Sunday, August 12, 2012
Warp 'n Woof
Well, hello there. It's been a while. I've been traveling some, and I've been posting a ton, but not to this blog. I've fallen under the spell of another sort of blog experience, over at my other blog on Tumblr. It's not a new blog, but I've been using it in a new way. For a long time I was just using it as a place to stash links to videos that I liked or thought I might want to return to. But then that changed in a big way.
There were two bits of technology that brought the change on. One was that through my school I was given access to an iPad, which was nice, but it mostly sat on my desk under a pile of other stuff because there wasn't much I could do with it that was that different from what I could do more easily on my laptop. Then I found what turned out for me to be the killer iPad app, which turned out to be Flipboard. Flipboard allows you to aggregate pretty much everything that you do on the internet into one easy-to-use digital magazine format. So instead of going from site to site or program to program, I can access Facebook, Linked-In, Twitter, Google reader, Tumblr, Flickr, The New Yorker, the NY Times, basically anything that has a feed, all in one place. What's even better is that I can share back (to Facebook or Twitter or my own blog or even email) whatever I'm looking at simply by tapping one of the icons at the bottom of each page.
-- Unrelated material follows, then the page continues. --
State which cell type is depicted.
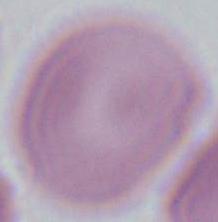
So that was cool. Then when I was using the "Explore Tumblr" feature on my dashboard I came across the remarkable Beverley Shiller, who as far as I can tell seems to spend pretty much every waking hour trolling the internet for artwork that sets her on fire. I found that her taste in art was very much like my own, so I signed up to follow her blog, which meant that every day on my tumblr feed in Flipboard I was getting five or ten really good pictures which I could reblog to my own tumblr page just by tapping the reblog button.
Maybe that doesn't seem like a big deal for you. But it was a game changer for me. Because her blog led me to other blogs, and I could follow them as well—I'm up to about 20 now—and pretty soon I was getting really maybe thirty or forty examples of really cool artwork delivered to my iPad for my consideration every single day. From which, using Flipboard to reroute whatever I like to Tumblr, I have been able to more or less become the curator of my own private museum of modern art, with only the pictures that I like in it.
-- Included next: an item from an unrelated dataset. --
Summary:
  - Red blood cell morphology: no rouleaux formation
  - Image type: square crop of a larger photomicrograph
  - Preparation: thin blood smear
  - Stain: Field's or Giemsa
But wait, there's more. It took me a while to figure it out, but it turns out that tumblr also gives you an archive view (button on the top right of the page) that aggregates thumbnails of all of your posts in one page you can just scroll through if you're looking for one particular work. Like this, only much much much longer, since I now have more than a thousand pictures in my archive.
And eventually I also figure out that you can also tag those posts any way you like and call them up that way. I've gotten dozens of pictures from artists I liked all along but didn't have any way to look at, and I've learned about dozens of others I never heard of before who, although they may never become household names, are doing wonderful work in nooks and crannies I would never have known about. My tastes in art are offbeat. I like a lot of stuff that most people would shake their head at, if they bothered to look at it at all. But I find it really encouraging to know that all across the world there are people who are producing work that speaks to me, and that I now have a way to get to it.
I've been hearing tech people like Will Richardson talking about how universal access to digital media in some sense turns all of us—adults and students alike—into curators, and about the implications of that for our notions about school and our teaching practices. I didn't get it at first. Now I think I do.
So that's how I spent my summer vacation. And, oh yeah, I was in China for two weeks. About which perhaps more some day.